• _Given text_
One of the many reasons TOS is still my favorite Trek is because the leads had some great range and could easily shift from drama to comedy that was genuinely funny but not cringe-inducing.

I’d advise ya ta keep dialin’, Oxmyx.

There was a lot of unintentional comedy in TOS too, but I know what you mean.

In the DOESN’T WORK column: ‘Night in the Infirmary.’ They attempted comedy, but missed by lightyears!

Oops… I mean ‘A Night in Sickbay.’

I know I’m going to sound like a freak but I’m one of the few people that really liked that episode. No it wasn’t amazing or anything, I just liked it felt so different than the other episodes and I’m a Porthos fanboy. ;)

I’m a bit of a contrarian when it comes to the comedic episodes: I actually kind of liked “A Night in Sickbay” and “Qpid.” But Ferengi and, Bella Oxmyx. No franx.

“I’ll do the breast I can.” LOL

“This must be manual override. [ZAP] That was NOT manual override.”
-Data

This is excellent!!!!

There was a Friends episode that riffed on the Fizbin theme. Searching for a way to give Joey money without it seeming like charity, Chandler pretends to lose at “Cups,” a card game with strange rules known only to him:

https://www.youtube.com/watch?v=vYhYJS7LC_Y

Yep, and the gag wasn’t brand new when Trek did it (though it’s probably only the second TV show to use it). There’s a similar gag card game called “kleebob” used on The Burns and Allen Show from 1950.
https://www.youtube.com/watch?v=kXAcGiXbdjw

Now THAT’s good knowledge!

Ha – very good.

And I’ve only just now realized that the two humpback whales in THE VOYAGE HOME were named after George Burns and Gracie Allen.

Yep :-)

Data…that was NOT funny.

The funny thing about that sequence in Generations was that pushing Crusher overboard actually WAS funny. Removing the plank from under Worf was NOT funny.

Data pushing Crusher easily got the biggest laugh in the film when I saw it. I thought Worf removing the plank was pretty funny as well, at least it also got a big laugh.

When I saw it, the disappearing plank got little response but Data pushing crusher overboard got a big laugh. So the crowds in my showing felt LaForge was wrong over what was funny.

Items listed in a dataset:
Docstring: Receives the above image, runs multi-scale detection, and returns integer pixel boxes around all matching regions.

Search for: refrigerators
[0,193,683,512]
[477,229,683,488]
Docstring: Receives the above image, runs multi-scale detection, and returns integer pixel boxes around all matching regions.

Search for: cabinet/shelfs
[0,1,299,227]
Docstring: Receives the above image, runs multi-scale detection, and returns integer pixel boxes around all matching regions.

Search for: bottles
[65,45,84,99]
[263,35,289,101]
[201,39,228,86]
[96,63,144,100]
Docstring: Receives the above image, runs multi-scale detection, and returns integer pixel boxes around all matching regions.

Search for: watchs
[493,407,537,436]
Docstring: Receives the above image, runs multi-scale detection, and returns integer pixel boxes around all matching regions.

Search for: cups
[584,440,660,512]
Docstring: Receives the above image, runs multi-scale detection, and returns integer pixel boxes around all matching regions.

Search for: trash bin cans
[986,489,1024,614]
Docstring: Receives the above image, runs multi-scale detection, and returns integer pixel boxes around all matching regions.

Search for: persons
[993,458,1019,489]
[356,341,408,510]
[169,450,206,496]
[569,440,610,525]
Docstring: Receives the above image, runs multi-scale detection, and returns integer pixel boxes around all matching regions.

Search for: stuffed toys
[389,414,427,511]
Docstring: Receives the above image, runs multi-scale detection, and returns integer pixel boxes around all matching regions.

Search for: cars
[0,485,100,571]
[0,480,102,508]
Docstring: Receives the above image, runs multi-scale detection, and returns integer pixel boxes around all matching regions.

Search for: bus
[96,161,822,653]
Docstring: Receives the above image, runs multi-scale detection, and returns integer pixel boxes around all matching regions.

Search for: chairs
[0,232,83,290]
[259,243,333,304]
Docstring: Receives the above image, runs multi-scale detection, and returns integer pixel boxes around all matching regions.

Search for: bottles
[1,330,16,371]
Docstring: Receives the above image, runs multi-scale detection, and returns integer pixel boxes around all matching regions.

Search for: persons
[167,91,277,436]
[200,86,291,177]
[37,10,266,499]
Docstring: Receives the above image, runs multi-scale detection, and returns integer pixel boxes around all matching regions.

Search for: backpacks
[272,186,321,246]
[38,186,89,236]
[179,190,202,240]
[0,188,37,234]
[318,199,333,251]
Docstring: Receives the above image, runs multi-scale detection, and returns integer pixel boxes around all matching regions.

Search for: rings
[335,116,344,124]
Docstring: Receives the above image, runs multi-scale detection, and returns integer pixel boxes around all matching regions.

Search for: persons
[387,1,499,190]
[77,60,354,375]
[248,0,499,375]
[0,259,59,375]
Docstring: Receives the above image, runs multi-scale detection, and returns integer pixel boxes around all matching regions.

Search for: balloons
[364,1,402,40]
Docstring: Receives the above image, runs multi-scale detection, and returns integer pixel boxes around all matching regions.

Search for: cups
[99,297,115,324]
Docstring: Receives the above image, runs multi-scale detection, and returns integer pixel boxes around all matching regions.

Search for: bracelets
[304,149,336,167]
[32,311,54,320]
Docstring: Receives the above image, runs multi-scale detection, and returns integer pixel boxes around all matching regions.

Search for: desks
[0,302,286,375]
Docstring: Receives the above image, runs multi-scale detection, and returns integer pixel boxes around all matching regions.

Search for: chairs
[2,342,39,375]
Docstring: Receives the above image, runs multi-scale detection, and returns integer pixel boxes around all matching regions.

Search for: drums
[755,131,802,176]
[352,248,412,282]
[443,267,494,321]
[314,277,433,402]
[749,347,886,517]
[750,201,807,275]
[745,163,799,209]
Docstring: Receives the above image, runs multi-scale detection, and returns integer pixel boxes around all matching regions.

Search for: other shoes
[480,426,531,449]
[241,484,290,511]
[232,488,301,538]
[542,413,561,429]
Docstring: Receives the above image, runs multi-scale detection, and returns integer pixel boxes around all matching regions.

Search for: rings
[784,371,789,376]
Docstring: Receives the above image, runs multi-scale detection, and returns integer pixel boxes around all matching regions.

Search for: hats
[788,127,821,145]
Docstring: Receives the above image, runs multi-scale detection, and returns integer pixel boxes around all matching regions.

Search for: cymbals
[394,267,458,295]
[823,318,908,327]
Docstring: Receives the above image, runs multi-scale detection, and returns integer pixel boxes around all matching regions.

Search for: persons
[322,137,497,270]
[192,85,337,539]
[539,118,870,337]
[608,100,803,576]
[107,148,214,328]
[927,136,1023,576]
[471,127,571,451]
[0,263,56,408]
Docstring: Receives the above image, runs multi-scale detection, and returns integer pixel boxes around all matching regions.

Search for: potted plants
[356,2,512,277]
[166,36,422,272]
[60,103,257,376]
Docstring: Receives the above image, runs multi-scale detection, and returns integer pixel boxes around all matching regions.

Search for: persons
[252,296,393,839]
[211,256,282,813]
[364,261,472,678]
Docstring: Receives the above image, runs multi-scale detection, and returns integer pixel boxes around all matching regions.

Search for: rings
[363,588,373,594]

• _Tasks to perform_
**a.** Decide whether each statement agrees with the Star Trek comment thread, answering yes or no and quoting the words that settle it: (i) a Friends episode featured a card game called "Cups," (ii) The Burns and Allen Show is dated to 1960, (iii) the two humpback whales in THE VOYAGE HOME were named after George Burns and Gracie Allen.
**b.** Transcribe the Star Trek comment thread from "This is excellent!!!!" to "THAT’s good knowledge!".
**c.** Carry the Star Trek comment thread forward with the next part, starting after its final comment.

• _Task responses_
**a.**
(i) Yes: "Chandler pretends to lose at “Cups,” a card game with strange rules known only to him"
(ii) No: "The Burns and Allen Show from 1950."
(iii) Yes: "the two humpback whales in THE VOYAGE HOME were named after George Burns and Gracie Allen."

**b.**
This is excellent!!!!

There was a Friends episode that riffed on the Fizbin theme. Searching for a way to give Joey money without it seeming like charity, Chandler pretends to lose at “Cups,” a card game with strange rules known only to him:

https://www.youtube.com/watch?v=vYhYJS7LC_Y

Yep, and the gag wasn’t brand new when Trek did it (though it’s probably only the second TV show to use it). There’s a similar gag card game called “kleebob” used on The Burns and Allen Show from 1950.
https://www.youtube.com/watch?v=kXAcGiXbdjw

Now THAT’s good knowledge!

**c.**
What makes it funnt is that Data was honestly trying to follow Crusher’s instructions, and did something that a human would have known she wouldn’t have found funny. Riker was just being a dick.

She wouldn’t have found it funny but to anyone who listened to their conversation and saw the push would have. And yes. The plank thing wasn’t funny because it really was kind of a dick move on Riker’s part. “You go the hat? Well screw you. You’re going in the water anyway.”

Voyager and Enterprise were a joke in of themselves.

Seriously.

Those two first seasons of Enterprise were not good…

I still have fewer issues with Voyager than others. Agreed about Enterprise though, at least the first two seasons.

If anybody wants to visit Sherwood Forest from “Qpid” it was filmed at Descanso Gardens in the San Fernando Valley.

That’s very cool information, thanks. I’ll put it on my list the next time I’m in the SFV

TOS and DS9 are the only series with actual laugh out loud comedy that I can recollect. And the Kelvin movies can be pretty funny. I like lighthearted Trek! Looking forward to Lower Decks :)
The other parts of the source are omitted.